Pas de quoi pour autant dissiper tous les doutes sur la composition de ce France-Equateur, vous l’aurez compris. Comme d’habitude au centre de presse de Ribeirao Preto, les projections vont donc bon train. « On en a discuté avec un collègue et on pense que Deschamps ne touchera pas aux indéboulonnables pour maintenir la dynamique, faire une sorte de grand chelem du premier tour, pronostique Hamza Hizzir. On s’est dit qu’un Blaise Matuidi, un Raphaël Varane ou un Mathieu Valbuena allaient rester titulairesMême Karim Benzema. C’est de la déduction… »

Bleu Brésil n’étant pas d’accord sur le cas de Raphaël Varane, perturbé pendant la saison par une blessure au genou, nous avons décidé de parier une bière avec notre confrère sur le fait que le défenseur du Real Madrid ne serait pas aligné d’entrée face à l’Equateur, histoire de se préserver pour les huitièmes de finale. Didier, si tu nous lis, tu sais ce qu’il te reste à faire…
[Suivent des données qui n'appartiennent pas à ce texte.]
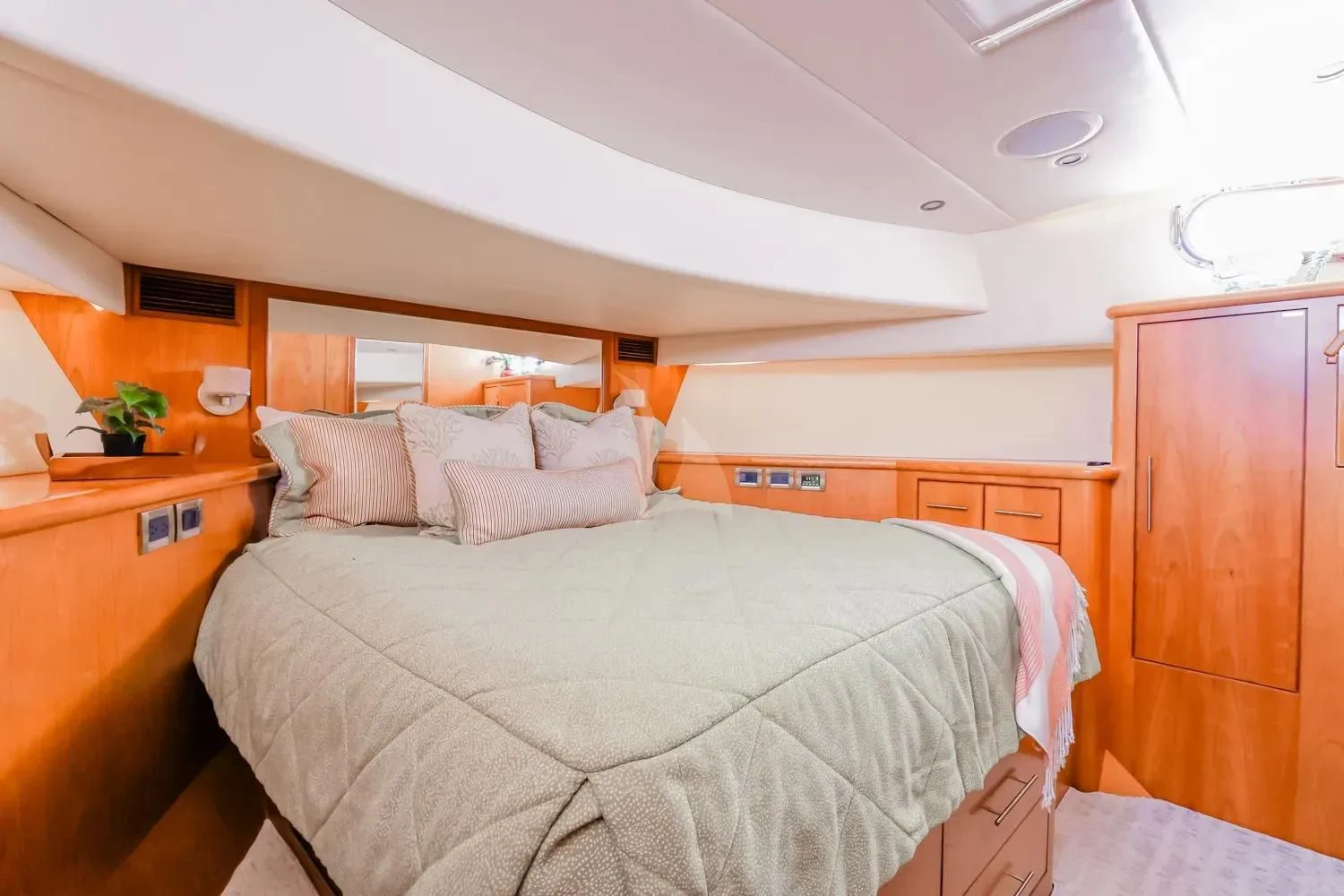 a bedroom with a bed and a desk aboard ANDIAMO Yacht for Charter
La composition de France-Equateur :

Après avoir pensé vous livrer en exclusivité la « compo » de Deschamps – on a retrouvé, dans une poubelle près de l’hôtel Jotapé, une feuille chiffonnée avec onze noms griffonnés –, Bleu Brésil, adepte de la démocratie corinthienne, comme Socrates, préfère laisser s’exprimer ses lecteurs dans les commentaires sur les onze noms amenés à être titulaires contre l’Equateur. On ramassera les copies deux ou trois heures avant le match de mercredi.